── EXERCISE INPUT ──

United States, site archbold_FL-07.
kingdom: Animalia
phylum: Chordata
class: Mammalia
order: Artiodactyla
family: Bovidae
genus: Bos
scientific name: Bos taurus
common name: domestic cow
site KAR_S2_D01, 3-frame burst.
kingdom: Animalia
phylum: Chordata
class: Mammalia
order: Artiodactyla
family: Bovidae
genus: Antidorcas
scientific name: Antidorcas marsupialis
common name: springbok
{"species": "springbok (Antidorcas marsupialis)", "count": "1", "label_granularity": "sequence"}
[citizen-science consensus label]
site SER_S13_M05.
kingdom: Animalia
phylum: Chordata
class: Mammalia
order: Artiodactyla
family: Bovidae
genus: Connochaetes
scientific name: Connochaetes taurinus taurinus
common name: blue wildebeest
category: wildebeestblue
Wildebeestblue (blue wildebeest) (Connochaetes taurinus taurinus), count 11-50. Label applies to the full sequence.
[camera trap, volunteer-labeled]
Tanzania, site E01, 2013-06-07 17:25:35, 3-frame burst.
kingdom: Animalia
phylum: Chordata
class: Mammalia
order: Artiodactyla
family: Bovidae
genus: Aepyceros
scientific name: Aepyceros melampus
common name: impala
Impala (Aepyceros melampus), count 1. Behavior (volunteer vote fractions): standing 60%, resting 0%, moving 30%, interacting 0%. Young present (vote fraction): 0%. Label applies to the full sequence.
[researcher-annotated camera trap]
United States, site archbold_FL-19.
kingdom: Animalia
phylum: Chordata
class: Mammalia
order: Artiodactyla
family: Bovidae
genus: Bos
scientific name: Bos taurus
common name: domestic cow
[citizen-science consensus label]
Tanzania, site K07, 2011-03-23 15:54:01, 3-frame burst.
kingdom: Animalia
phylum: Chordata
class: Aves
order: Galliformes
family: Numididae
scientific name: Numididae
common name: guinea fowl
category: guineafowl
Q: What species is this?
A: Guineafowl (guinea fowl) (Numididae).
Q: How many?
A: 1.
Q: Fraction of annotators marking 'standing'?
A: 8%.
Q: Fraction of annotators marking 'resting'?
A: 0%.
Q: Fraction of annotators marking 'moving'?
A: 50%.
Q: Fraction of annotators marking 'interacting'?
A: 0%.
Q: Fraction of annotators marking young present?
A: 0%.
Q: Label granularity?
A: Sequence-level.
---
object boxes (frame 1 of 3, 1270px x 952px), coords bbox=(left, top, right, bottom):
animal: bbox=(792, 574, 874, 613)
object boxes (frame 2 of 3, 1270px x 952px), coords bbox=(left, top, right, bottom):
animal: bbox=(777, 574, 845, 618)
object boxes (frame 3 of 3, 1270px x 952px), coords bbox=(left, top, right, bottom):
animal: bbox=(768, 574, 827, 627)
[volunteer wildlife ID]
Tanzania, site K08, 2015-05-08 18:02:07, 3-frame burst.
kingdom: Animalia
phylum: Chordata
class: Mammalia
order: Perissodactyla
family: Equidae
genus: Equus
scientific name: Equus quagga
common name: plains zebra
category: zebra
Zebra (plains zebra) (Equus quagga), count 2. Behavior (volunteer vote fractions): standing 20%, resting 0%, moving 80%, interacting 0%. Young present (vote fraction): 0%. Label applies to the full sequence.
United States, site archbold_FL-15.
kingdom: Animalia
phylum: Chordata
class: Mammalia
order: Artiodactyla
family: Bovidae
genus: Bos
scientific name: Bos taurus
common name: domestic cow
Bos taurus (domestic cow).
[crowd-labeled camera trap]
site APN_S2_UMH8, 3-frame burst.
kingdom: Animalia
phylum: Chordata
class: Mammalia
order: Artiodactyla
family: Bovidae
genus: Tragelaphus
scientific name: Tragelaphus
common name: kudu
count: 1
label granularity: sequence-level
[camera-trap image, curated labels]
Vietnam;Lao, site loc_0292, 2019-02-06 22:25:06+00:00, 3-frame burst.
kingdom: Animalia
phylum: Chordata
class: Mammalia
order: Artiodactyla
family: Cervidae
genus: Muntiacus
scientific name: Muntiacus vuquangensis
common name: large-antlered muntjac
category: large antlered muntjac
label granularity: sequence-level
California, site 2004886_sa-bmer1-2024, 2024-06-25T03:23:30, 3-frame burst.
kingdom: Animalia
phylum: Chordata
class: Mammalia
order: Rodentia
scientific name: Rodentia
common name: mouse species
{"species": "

───

Would you write the records out again, word for word?

RESULT BELOW:
United States, site archbold_FL-07.
kingdom: Animalia
phylum: Chordata
class: Mammalia
order: Artiodactyla
family: Bovidae
genus: Bos
scientific name: Bos taurus
common name: domestic cow
site KAR_S2_D01, 3-frame burst.
kingdom: Animalia
phylum: Chordata
class: Mammalia
order: Artiodactyla
family: Bovidae
genus: Antidorcas
scientific name: Antidorcas marsupialis
common name: springbok
{"species": "springbok (Antidorcas marsupialis)", "count": "1", "label_granularity": "sequence"}
[citizen-science consensus label]
site SER_S13_M05.
kingdom: Animalia
phylum: Chordata
class: Mammalia
order: Artiodactyla
family: Bovidae
genus: Connochaetes
scientific name: Connochaetes taurinus taurinus
common name: blue wildebeest
category: wildebeestblue
Wildebeestblue (blue wildebeest) (Connochaetes taurinus taurinus), count 11-50. Label applies to the full sequence.
[camera trap, volunteer-labeled]
Tanzania, site E01, 2013-06-07 17:25:35, 3-frame burst.
kingdom: Animalia
phylum: Chordata
class: Mammalia
order: Artiodactyla
family: Bovidae
genus: Aepyceros
scientific name: Aepyceros melampus
common name: impala
Impala (Aepyceros melampus), count 1. Behavior (volunteer vote fractions): standing 60%, resting 0%, moving 30%, interacting 0%. Young present (vote fraction): 0%. Label applies to the full sequence.
[researcher-annotated camera trap]
United States, site archbold_FL-19.
kingdom: Animalia
phylum: Chordata
class: Mammalia
order: Artiodactyla
family: Bovidae
genus: Bos
scientific name: Bos taurus
common name: domestic cow
[citizen-science consensus label]
Tanzania, site K07, 2011-03-23 15:54:01, 3-frame burst.
kingdom: Animalia
phylum: Chordata
class: Aves
order: Galliformes
family: Numididae
scientific name: Numididae
common name: guinea fowl
category: guineafowl
Q: What species is this?
A: Guineafowl (guinea fowl) (Numididae).
Q: How many?
A: 1.
Q: Fraction of annotators marking 'standing'?
A: 8%.
Q: Fraction of annotators marking 'resting'?
A: 0%.
Q: Fraction of annotators marking 'moving'?
A: 50%.
Q: Fraction of annotators marking 'interacting'?
A: 0%.
Q: Fraction of annotators marking young present?
A: 0%.
Q: Label granularity?
A: Sequence-level.
---
object boxes (frame 1 of 3, 1270px x 952px), coords bbox=(left, top, right, bottom):
animal: bbox=(792, 574, 874, 613)
object boxes (frame 2 of 3, 1270px x 952px), coords bbox=(left, top, right, bottom):
animal: bbox=(777, 574, 845, 618)
object boxes (frame 3 of 3, 1270px x 952px), coords bbox=(left, top, right, bottom):
animal: bbox=(768, 574, 827, 627)
[volunteer wildlife ID]
Tanzania, site K08, 2015-05-08 18:02:07, 3-frame burst.
kingdom: Animalia
phylum: Chordata
class: Mammalia
order: Perissodactyla
family: Equidae
genus: Equus
scientific name: Equus quagga
common name: plains zebra
category: zebra
Zebra (plains zebra) (Equus quagga), count 2. Behavior (volunteer vote fractions): standing 20%, resting 0%, moving 80%, interacting 0%. Young present (vote fraction): 0%. Label applies to the full sequence.
United States, site archbold_FL-15.
kingdom: Animalia
phylum: Chordata
class: Mammalia
order: Artiodactyla
family: Bovidae
genus: Bos
scientific name: Bos taurus
common name: domestic cow
Bos taurus (domestic cow).
[crowd-labeled camera trap]
site APN_S2_UMH8, 3-frame burst.
kingdom: Animalia
phylum: Chordata
class: Mammalia
order: Artiodactyla
family: Bovidae
genus: Tragelaphus
scientific name: Tragelaphus
common name: kudu
count: 1
label granularity: sequence-level
[camera-trap image, curated labels]
Vietnam;Lao, site loc_0292, 2019-02-06 22:25:06+00:00, 3-frame burst.
kingdom: Animalia
phylum: Chordata
class: Mammalia
order: Artiodactyla
family: Cervidae
genus: Muntiacus
scientific name: Muntiacus vuquangensis
common name: large-antlered muntjac
category: large antlered muntjac
label granularity: sequence-level
California, site 2004886_sa-bmer1-2024, 2024-06-25T03:23:30, 3-frame burst.
kingdom: Animalia
phylum: Chordata
class: Mammalia
order: Rodentia
scientific name: Rodentia
common name: mouse species
{"species": "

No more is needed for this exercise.